• Problem set
a - Count the lines of the records that contain the string "trash", matching case exactly, and reply with only that number.
b - Continue the Dragon Quest Heroes II review, starting right after its final sentence.

• Passage provided
------

Though it's a sequel, you don't need any context from the first game or Dragon Quest in general to appreciate this one's story and gameplay. Of course, there are a handful of design similarities that fans of the last Dragon Quest Heroes will recognize. (For example, your two selectable male and female heroes aren't childhood friends this time around, but rather cousins.) And this sequel's premise doesn't involve the brainwashing of once-friendly monsters--instead, you're concerned with unexpected invasions of neighboring kingdoms.
It is when you embark on your journey to solve the mystery of the warring lands that you first realize how this game is influenced by the wide open areas found in many JRPG world maps. These lands are vast and filled with infinitely respawning monsters, but you can wander aimlessly with no problem; unlike typical JRPGs, Dragon Quest Heroes II doesn't have random encounters. Rather than exterminate every imp and zombie in your field of view, you can focus on high-value targets and areas where there are tight clusters of foes, who are often tormenting some unlucky NPC. Equally unlucky are the myriad endearing creatures minding their own business, particularly in the lush hills of Greena Pastures. Murdering slime knights while they nap on the sunniest of days is downright sadistic and never gets old.
By reaching the other side of these rolling battlefields, you're greeted with smaller but equally intense "war zones"--maps and conflicts that resemble the story-driven encounters from the first Heroes. Alternating between the larger spaces and these more intimate combat zones provides a level of diversity seldom seen in Warriors games.
The rollout of new regions as you make progress through the game's compelling story feels orderly, but the events that unfold as you explore these territories are rich in variety. In a given hour you could be navigating through a labyrinthine swamp with brain-teasing teleportation portals, or you could be hunting down a mischievous shape-shifter impersonating townsfolk or even your protagonist. Yes, there are straightforward objectives like taking out bosses or escorting NPCs, but the game's exploration-focused, JRPG-inspired segments avoids the tidy but boring chapter-based story progression common in many subpar Warriors anime spinoffs. And Dragon Quest Heroes II isn't above occasional Dynasty Warriors-inspired battles, which are easy to enjoy given their infrequency.
Even with the recognizable Akira Toriyama character designs and the hearty helping of quests, this is first and foremost a Warriors spinoff. It foregoes the precision of stylistic hack-and-slashers like Devil May Cry in favor of the gratification of killing enemies en masse. This is thanks to straightforward controls, where stringing quick and strong attacks into a single combo can decimate two dozen enemies. Combat shows further depth with the return of minion coins, which temporarily add the monsters you vanquish to your squad. This form of summoning loses some of its tower defense-inspired appeal from the last game to make room for a wider array of enemy powers, including the immensely satisfying ability to transform into some of the game's larger enemies.
For as much as this sequel differs from its predecessor, developer Omega Force wisely preserved many of the previous game's strengths. These include classic and simple experience point-driven character progression, gear upgrades, and item alchemy. The biggest draw, however, are the guest heroes from the mainline Dragon Quest games, despite the strengths and appeal of this game's original cadre of heroes.

------

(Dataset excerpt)
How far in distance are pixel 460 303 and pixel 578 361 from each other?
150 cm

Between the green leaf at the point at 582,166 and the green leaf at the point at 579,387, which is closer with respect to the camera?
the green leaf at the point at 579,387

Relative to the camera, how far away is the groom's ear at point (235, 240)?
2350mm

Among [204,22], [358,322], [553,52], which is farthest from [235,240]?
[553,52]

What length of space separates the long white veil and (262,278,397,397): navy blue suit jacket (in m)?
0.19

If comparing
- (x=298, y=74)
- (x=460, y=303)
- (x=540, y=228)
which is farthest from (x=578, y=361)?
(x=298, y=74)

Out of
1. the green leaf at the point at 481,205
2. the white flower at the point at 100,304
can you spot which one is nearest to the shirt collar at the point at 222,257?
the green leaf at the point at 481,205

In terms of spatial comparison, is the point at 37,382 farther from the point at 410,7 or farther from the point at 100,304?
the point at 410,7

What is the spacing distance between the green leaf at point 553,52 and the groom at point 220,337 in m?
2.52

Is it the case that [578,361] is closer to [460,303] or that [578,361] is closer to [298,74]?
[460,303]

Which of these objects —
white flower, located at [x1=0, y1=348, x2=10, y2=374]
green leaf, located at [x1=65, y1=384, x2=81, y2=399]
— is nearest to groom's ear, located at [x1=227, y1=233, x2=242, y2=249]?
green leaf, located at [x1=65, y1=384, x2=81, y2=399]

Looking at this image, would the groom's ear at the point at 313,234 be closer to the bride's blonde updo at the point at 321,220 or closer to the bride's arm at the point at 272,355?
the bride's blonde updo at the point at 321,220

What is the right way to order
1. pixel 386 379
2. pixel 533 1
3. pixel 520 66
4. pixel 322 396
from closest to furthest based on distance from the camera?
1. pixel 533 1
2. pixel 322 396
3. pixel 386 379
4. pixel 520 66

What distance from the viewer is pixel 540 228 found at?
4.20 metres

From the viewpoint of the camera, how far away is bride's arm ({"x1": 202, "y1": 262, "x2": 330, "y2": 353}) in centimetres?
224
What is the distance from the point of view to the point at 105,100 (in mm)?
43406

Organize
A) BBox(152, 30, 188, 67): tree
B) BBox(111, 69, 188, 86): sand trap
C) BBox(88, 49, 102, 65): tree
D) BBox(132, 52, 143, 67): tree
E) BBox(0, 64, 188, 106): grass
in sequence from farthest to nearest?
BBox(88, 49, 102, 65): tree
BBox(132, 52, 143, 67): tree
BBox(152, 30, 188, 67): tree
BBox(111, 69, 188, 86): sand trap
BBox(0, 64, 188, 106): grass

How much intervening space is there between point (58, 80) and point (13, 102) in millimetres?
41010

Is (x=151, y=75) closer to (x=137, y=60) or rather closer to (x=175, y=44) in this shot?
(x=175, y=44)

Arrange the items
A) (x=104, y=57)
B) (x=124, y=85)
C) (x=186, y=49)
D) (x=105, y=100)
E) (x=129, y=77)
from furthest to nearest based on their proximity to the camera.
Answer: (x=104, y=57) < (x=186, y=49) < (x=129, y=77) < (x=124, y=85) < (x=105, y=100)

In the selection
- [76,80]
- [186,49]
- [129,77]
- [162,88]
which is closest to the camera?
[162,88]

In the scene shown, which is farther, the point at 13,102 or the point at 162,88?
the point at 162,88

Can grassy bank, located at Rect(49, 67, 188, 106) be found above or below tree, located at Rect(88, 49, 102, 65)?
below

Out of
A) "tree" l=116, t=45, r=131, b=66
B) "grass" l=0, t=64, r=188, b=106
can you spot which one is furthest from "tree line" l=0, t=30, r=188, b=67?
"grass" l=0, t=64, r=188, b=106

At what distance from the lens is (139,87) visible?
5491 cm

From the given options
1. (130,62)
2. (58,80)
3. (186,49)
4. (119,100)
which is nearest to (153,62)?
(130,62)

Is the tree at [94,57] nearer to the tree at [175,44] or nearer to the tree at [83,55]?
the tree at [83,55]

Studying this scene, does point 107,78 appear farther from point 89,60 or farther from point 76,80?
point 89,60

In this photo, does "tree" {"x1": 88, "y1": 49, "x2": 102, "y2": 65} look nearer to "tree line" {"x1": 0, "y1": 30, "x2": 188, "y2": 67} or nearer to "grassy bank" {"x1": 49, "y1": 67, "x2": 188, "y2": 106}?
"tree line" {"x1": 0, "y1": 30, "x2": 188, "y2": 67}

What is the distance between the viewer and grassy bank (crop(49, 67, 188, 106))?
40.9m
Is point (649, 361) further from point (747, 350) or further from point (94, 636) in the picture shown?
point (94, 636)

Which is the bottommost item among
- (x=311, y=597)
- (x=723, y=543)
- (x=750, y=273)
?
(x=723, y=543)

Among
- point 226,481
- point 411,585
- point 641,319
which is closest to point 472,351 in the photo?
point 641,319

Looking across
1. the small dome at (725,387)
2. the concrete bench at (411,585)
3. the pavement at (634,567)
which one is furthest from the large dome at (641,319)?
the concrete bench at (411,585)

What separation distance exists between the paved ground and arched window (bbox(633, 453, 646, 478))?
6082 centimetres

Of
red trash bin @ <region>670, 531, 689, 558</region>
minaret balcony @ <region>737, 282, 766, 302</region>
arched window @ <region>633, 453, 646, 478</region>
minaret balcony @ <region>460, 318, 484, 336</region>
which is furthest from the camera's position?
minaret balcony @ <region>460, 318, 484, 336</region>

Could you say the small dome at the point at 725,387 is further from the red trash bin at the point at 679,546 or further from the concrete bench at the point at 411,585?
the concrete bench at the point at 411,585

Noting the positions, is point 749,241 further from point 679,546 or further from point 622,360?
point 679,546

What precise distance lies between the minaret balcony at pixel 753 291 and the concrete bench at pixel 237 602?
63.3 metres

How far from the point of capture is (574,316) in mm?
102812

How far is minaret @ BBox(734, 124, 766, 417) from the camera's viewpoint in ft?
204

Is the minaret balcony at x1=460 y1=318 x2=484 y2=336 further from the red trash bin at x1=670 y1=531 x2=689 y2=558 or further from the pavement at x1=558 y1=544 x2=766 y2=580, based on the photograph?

------

• Responses to the exercise
a - 3

b -
This new cast features a mix of Dragon Quest Heroes first-timers like Angelo and Carver and returning characters like Jessica and Kiryl. They're all skilled monster hunters, although some squad combinations are more effective than others. Fan-favorite Torneko, for example, is one of the few teammates who can cast healing spells, which makes him an MVP during the more challenging battles. Experimenting with different party formations is part of the fun, where you're compelled to balance personal preference for certain characters with team composition. You have so much to choose from, in fact, that the newly implemented class-change feature feels both underutilized and redundant. Why retool your main hero as a priest and reset your level back to one when there are already characters with priest-like abilities?
While you do have to choose a main protagonist among two heroes, the ability to switch to your other three party members on the fly quadruples your potential at effective damage-dealing. Rotating through your team in order to make the most of their abilities and strengths becomes its own game of micromanagement. This presents its share of challenges and thrills, depending on the current battle predicaments of each squadmate. However, there wouldn't be this strong compulsion to jump from body to body if not for the modest contributions of your AI-controlled buddies. They never come close to attacking with the same intensity as you. That said, you seldom feel like you're babysitting them, and they never feel like a burden.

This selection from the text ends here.